É comum que a imagem de uma pessoa idosa sentada, com olhar distante, diante de uma TV ligada em um lar de longa permanência ainda evoque tristeza e solidão. Esse estigma pesa sobre a decisão de se mudar ou de transferir um familiar para um residencial, mesmo quando a permanência em casa já se tornou inviável.
Fragilidade física, risco de quedas, alimentação inadequada e a falta de cuidados especializados são situações recorrentes, especialmente quando filhos e netos já não conseguem mais oferecer o suporte necessário.
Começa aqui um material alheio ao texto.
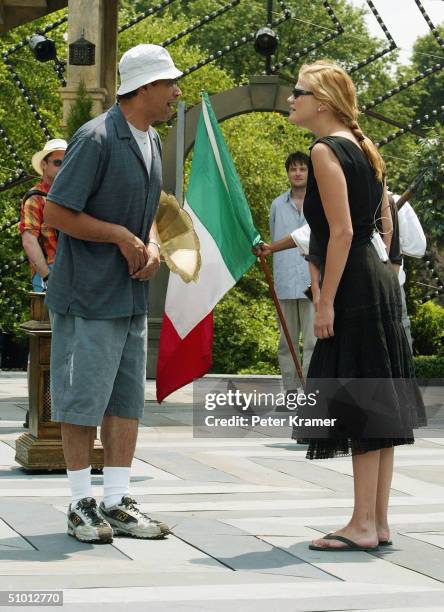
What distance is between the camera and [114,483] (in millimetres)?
6004

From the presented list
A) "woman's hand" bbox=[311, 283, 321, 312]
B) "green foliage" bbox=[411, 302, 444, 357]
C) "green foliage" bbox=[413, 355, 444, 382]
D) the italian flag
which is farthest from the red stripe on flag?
"green foliage" bbox=[411, 302, 444, 357]

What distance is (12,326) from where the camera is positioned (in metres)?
20.2

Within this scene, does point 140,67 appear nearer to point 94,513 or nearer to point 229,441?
point 94,513

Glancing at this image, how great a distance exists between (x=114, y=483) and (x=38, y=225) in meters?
2.99

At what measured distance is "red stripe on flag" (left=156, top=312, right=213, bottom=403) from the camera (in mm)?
8250

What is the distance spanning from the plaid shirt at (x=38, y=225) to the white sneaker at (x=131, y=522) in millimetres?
2970

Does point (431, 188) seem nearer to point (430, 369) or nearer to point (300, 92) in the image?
point (430, 369)

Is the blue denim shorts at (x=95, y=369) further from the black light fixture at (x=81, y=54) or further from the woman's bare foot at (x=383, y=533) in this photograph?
the black light fixture at (x=81, y=54)

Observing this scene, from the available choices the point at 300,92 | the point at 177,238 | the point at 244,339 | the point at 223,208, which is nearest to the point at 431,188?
the point at 244,339

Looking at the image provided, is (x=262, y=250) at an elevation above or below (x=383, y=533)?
above

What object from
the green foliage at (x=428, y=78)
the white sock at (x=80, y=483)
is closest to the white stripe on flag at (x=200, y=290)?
the white sock at (x=80, y=483)

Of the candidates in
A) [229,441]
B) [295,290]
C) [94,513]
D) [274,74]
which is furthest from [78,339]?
[274,74]

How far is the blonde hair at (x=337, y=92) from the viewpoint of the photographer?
19.1ft

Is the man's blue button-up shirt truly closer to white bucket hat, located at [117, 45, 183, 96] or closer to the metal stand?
the metal stand
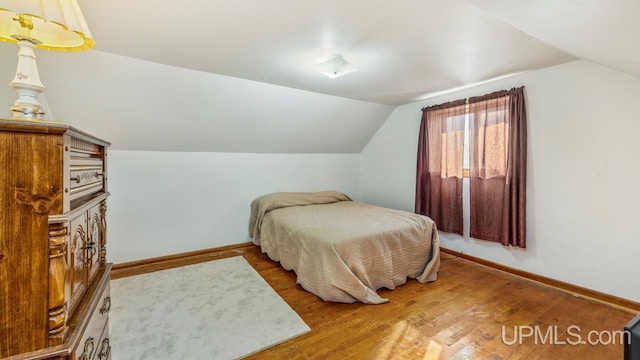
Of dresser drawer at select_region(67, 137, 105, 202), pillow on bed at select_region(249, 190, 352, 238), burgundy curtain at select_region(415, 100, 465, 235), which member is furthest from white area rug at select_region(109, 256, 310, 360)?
burgundy curtain at select_region(415, 100, 465, 235)

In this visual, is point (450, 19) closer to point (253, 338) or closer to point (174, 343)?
point (253, 338)

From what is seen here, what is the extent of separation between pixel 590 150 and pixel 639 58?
1.05 m

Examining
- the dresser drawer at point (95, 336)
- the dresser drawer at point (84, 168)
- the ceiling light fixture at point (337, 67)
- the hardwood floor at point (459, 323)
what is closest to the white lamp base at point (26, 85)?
the dresser drawer at point (84, 168)

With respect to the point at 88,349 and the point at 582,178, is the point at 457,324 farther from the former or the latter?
the point at 88,349

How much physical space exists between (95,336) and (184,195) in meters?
2.62

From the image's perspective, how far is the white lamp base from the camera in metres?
0.83

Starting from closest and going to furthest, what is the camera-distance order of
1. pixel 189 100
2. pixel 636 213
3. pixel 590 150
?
pixel 636 213
pixel 590 150
pixel 189 100

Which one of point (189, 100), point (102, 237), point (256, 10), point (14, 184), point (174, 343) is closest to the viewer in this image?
point (14, 184)

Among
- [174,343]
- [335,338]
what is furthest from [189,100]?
[335,338]

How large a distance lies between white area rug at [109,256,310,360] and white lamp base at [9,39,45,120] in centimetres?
155

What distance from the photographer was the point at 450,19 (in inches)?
64.9

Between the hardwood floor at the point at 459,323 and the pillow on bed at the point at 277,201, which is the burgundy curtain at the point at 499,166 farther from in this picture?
the pillow on bed at the point at 277,201

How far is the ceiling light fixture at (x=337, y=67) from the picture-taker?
2.23m

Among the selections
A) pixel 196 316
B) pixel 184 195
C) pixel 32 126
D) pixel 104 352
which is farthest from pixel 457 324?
pixel 184 195
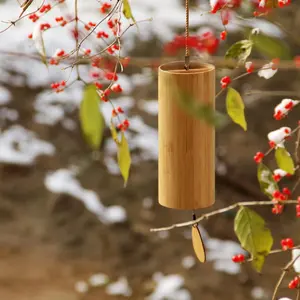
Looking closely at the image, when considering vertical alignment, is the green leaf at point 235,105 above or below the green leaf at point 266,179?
above

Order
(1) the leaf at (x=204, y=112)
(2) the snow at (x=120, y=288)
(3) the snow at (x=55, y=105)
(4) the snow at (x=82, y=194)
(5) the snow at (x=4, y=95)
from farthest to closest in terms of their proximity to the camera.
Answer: (5) the snow at (x=4, y=95), (3) the snow at (x=55, y=105), (4) the snow at (x=82, y=194), (2) the snow at (x=120, y=288), (1) the leaf at (x=204, y=112)

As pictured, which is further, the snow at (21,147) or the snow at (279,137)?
the snow at (21,147)

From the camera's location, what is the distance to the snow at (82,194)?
368 cm

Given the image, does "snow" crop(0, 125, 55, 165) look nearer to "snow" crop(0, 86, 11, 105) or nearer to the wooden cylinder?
"snow" crop(0, 86, 11, 105)

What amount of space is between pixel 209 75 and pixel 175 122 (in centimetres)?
9

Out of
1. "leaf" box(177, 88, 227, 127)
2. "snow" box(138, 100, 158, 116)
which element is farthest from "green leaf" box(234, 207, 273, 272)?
"snow" box(138, 100, 158, 116)

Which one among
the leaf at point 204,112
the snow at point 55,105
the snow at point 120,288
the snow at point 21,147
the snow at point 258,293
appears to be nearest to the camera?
the leaf at point 204,112

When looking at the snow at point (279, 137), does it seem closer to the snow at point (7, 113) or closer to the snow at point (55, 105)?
the snow at point (55, 105)

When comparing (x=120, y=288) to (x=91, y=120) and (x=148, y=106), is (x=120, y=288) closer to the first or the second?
(x=148, y=106)

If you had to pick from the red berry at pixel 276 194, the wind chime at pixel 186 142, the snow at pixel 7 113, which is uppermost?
the wind chime at pixel 186 142

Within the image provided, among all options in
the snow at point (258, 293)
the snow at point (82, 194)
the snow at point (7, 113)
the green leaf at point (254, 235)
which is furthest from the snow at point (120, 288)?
the green leaf at point (254, 235)

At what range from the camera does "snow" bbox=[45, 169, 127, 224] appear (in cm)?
368

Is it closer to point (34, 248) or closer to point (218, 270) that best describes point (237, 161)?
point (218, 270)

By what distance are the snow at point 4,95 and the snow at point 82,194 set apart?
66 centimetres
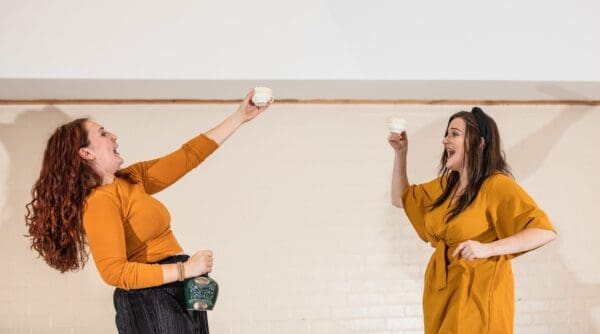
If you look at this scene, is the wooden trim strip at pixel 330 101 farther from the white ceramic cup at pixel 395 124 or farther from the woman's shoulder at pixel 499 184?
the woman's shoulder at pixel 499 184

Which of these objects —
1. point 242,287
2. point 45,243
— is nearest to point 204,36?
point 242,287

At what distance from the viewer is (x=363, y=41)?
12.8 ft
“O problema é que ainda se associa o residencial ao abandono, ao desprezo, aos maus-tratos. Esse preconceito é cultural. As primeiras instituições acolhiam quem não tinha família, e os casos de violência contra idosos, muitas vezes fruto do despreparo dos profissionais, só reforçam esse medo”, explica a enfermeira Karim Barros, proprietária do Barros Residencial Sênior. “Mas quando a instituição é comprometida com a saúde e o bem-estar dos residentes, eles percebem que estão sendo cuidados e criam vínculos afetivos com a equipe”, completa.
Outro dilema recorrente é o convívio entre idosos com o cognitivo preservado e aqueles com demência. Em residenciais menores, nem sempre é possível fazer uma separação. Ainda assim, Karim relata que, na prática, a convivência costuma ser harmônica. “Os mais lúcidos acabam, muitas vezes, ajudando os mais frágeis. A chave é um ambiente alegre e acolhedor”, afirma. Ela destaca que a filosofia do lugar começa no gestor: “Sempre levei isso muito a sério, e meus colaboradores adotam a mesma postura. Promovemos atividades variadas: apresentações musicais com repertório do tempo deles, bingos, exercícios físicos e pintura. Tudo isso contribui para o bom humor e a motricidade.”
Para preservar a rotina da casa, Karim sugere horários de visita, evitando interferências nas atividades. Mas a visitação é sempre bem-vinda quando solicitada. Animais de estimação dos residentes também são autorizados a participar das visitas. A própria Karim costuma levar sua cachorrinha Juju, que anima o ambiente e provoca sorrisos.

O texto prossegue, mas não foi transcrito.